A me pare che qui lei cada addirittura nell’Errore Ideologico: allertandoci su un pericolo (il creare confini territoriali di classe), lei lo sostanzia e lo invera … . Insomma, per me è un coraggioso progetto simbolo, di lunga vita, con radici storiche, concreto e fruibile per tutti, dal costo contenuto, di cui abbiamo davvero bisogno. Un po’ come Expo … no?

 

Scrive Marco Vitale contrario alla riapertura dei Navigli – Caro direttore, sottoscrivo totalmente il tuo giudizio sulla ipotesi di riapertura della fossa interna dei Navigli “è un’idea vecchia, assolutamente sbagliata, disallineata rispetto ai problemi milanesi, il relativo referendum è ipocrita e per finire è un’idea classista”. Meglio non si poteva dire. È demoralizzante doversi sempre battere contro queste autentiche follie.

 

Scrive Walter Monici contrario alla riapertura dei Navigli – Caro Direttore, sostanzialmente d’accordo con l’inopportunità di riaprire i Navigli senza una considerazione sui costi e sulle priorità. E sulla incongruenza rispetto al panorama attuale. A maggior ragione vendendo i gioielli di famiglia come propongono i referendum. Forse, se una amministrazione sparagnina, dopo aver ridotto al minimo le tasse sugli immobili si ritrovasse a fine anno con qualche decina di milioni che avanzano, bene, forse solo a quel punto, si potrebbe ipotizzare di riaprire le due conche superstiti e il tratto fino alla chiesa di San Marco, e collegandole con un tubo sotterraneo si avrebbe un piccolo scolmatore delle piene. Oltre che un ambiente quasi simile ai quadri dell’ottocento se non fosse per la sagoma del grattacielo Unicredit sullo sfondo.

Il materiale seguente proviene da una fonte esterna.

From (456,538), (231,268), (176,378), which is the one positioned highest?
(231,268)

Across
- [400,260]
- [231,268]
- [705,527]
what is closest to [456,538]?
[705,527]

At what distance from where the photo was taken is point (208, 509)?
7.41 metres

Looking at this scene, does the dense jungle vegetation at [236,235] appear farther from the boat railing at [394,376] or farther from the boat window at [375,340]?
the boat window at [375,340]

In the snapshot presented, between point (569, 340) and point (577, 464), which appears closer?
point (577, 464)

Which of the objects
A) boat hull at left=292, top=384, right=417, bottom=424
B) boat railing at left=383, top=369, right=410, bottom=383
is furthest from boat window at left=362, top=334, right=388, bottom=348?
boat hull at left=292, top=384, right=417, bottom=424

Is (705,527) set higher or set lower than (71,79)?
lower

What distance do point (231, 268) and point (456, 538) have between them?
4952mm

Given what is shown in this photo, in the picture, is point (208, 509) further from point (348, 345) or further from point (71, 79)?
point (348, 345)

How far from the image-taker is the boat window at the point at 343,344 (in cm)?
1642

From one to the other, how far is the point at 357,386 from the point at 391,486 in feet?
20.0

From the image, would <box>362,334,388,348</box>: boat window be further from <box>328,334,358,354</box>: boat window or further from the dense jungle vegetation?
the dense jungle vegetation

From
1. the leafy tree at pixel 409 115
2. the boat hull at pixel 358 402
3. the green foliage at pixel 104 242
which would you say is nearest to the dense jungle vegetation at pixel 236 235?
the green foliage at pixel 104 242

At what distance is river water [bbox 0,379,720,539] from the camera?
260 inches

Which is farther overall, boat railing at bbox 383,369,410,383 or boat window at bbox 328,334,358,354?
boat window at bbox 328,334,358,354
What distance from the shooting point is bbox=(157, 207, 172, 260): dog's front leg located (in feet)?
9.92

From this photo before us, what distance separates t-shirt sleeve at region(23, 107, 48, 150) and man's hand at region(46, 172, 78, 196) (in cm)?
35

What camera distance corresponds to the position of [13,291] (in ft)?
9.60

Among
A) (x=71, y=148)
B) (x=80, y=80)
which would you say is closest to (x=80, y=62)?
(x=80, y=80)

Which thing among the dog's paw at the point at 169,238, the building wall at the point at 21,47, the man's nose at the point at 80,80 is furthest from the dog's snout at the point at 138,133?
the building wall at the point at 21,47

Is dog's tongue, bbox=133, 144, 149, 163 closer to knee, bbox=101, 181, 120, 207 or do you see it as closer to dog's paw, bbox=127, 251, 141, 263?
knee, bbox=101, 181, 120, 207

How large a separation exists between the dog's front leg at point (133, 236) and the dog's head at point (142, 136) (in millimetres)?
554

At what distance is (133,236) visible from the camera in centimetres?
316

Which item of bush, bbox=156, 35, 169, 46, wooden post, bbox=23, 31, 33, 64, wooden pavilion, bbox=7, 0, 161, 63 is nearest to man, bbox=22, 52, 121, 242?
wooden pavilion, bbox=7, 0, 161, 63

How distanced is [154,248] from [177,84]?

Peccato che gli architetti abbiano dimenticato nei rendering di mettere una curva sotto i ponti e di rialzarli un poco. Quei ponti a raso sono veramente brutti e non dialogano con il canale sotto. Ma si sa che la sensibilità degli architetti di regime, e dei cosiddetti archistar è sensibile solo alla valorizzazione del proprio ego smisurato. Ho letto di una cosa che non avrei mai voluto leggere: intendono costruire grattacieli anche a Roma, Tor vergata, e così ci giochiamo 2000 anni di storia e di paesaggio col beneplacito di tutti gli architetti distruttori e sovrintendenti che non proteggono le belle arti che popolano il nostro disastrato paese.